一度だけ、番組の見よう見まねで作ってみたものの、全く似ても似つかぬ代物が出来てしまいました。それはそれで美味しくいただきましたが、あの透明感のある、蜜のようなジャムはどうやったら作れるのだろう?
あのジャムを一度でいいから食べてみたい。
私の密かな願いが、ぽっと生まれました。
遂にレシピを発見
長年の願いが、10年の歳月を経て、ようやく叶うチャンスがやってきました。その道筋を与えてくれたのは、「辰巳芳子の旬を味わう」辰巳芳子著でした。
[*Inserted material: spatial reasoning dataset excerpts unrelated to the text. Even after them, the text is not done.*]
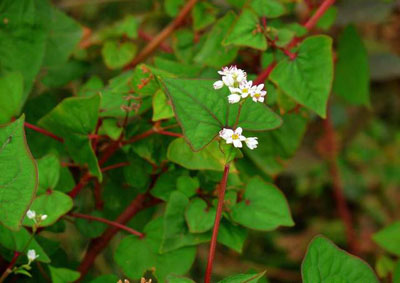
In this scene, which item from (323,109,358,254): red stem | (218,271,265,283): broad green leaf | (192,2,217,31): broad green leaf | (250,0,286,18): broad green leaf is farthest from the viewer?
(323,109,358,254): red stem

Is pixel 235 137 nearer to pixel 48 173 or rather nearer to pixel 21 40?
pixel 48 173

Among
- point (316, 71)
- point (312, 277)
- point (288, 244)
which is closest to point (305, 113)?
point (316, 71)

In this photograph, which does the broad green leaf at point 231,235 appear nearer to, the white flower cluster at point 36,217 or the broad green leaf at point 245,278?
the broad green leaf at point 245,278

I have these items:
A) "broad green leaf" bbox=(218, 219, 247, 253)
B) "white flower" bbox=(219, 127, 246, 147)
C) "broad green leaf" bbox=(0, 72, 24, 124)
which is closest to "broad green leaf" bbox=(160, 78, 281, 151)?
Answer: "white flower" bbox=(219, 127, 246, 147)

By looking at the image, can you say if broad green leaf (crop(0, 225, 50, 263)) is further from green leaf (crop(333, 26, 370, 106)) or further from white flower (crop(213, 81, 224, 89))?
green leaf (crop(333, 26, 370, 106))

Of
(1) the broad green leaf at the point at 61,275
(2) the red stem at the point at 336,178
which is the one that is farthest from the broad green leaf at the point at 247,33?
(2) the red stem at the point at 336,178

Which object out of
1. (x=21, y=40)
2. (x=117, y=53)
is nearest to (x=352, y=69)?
(x=117, y=53)

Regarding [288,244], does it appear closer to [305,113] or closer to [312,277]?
[305,113]
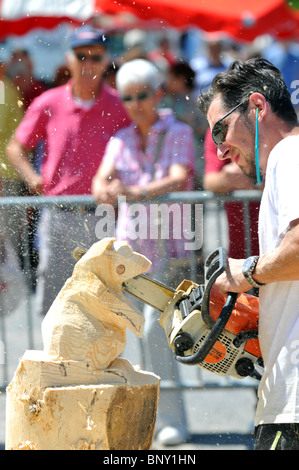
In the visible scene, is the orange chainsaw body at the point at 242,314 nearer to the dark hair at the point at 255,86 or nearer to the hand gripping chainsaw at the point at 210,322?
the hand gripping chainsaw at the point at 210,322

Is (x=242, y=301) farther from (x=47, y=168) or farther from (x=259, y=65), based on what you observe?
(x=47, y=168)

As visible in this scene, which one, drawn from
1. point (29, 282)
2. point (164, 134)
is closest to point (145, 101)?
point (164, 134)

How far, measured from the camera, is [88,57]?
520 centimetres

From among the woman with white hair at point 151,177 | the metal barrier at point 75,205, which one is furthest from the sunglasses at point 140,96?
the metal barrier at point 75,205

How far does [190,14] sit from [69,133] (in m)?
3.25

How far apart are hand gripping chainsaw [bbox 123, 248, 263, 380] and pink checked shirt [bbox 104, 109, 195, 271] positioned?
5.22ft

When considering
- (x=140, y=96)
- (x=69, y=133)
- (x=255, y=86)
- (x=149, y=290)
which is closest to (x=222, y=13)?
(x=140, y=96)

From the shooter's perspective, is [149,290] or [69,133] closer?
[149,290]

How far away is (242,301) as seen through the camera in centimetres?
295

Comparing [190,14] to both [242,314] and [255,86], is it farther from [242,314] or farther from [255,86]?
[242,314]

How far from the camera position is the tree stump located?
276 centimetres

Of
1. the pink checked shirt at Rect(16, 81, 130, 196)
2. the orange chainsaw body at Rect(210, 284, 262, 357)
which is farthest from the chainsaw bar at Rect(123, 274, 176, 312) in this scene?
the pink checked shirt at Rect(16, 81, 130, 196)

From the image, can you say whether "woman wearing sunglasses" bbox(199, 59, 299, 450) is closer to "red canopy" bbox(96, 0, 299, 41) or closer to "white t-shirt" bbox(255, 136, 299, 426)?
"white t-shirt" bbox(255, 136, 299, 426)

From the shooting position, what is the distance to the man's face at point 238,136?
276 centimetres
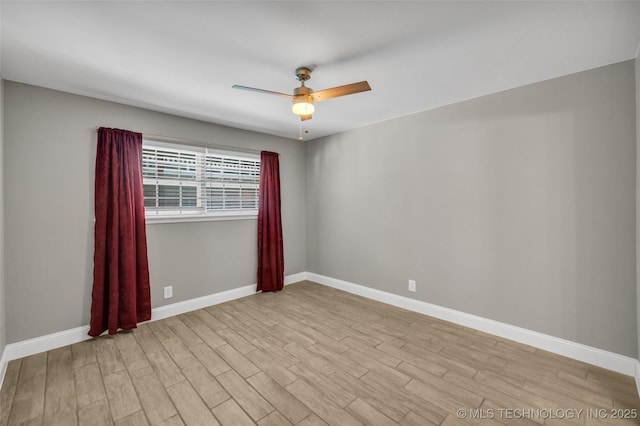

積年の願いを叶えてくれそうなレシピは11月「リンゴジェリー」。
私の記憶のなかで、ターシャ・テューダーは、まず鍋に砂糖とリンゴを入れて煮込み、次に布で濾したら、リンゴ本来がもつペクチンでジャム状になる、というもの。
辰巳芳子さんのこのレシピは、この一連の動きが近い気がしました。そして、このはちみつのような仕上がり!
リンゴジェリーに挑戦
肌寒い季節になると、りんごも安く出回ってきます。その時期に、りんご・布・鍋・砂糖を準備して、チャレンジしました。
(1)りんごを煮詰める
辰巳風レシピは、りんごを皮もむかずにそのまま煮詰める、というもの。
ターシャ風レシピでは、りんごの皮をむき、適当な大きさに切り、砂糖を加えて煮詰めていましたから、仕上がりはちょっと違うかも。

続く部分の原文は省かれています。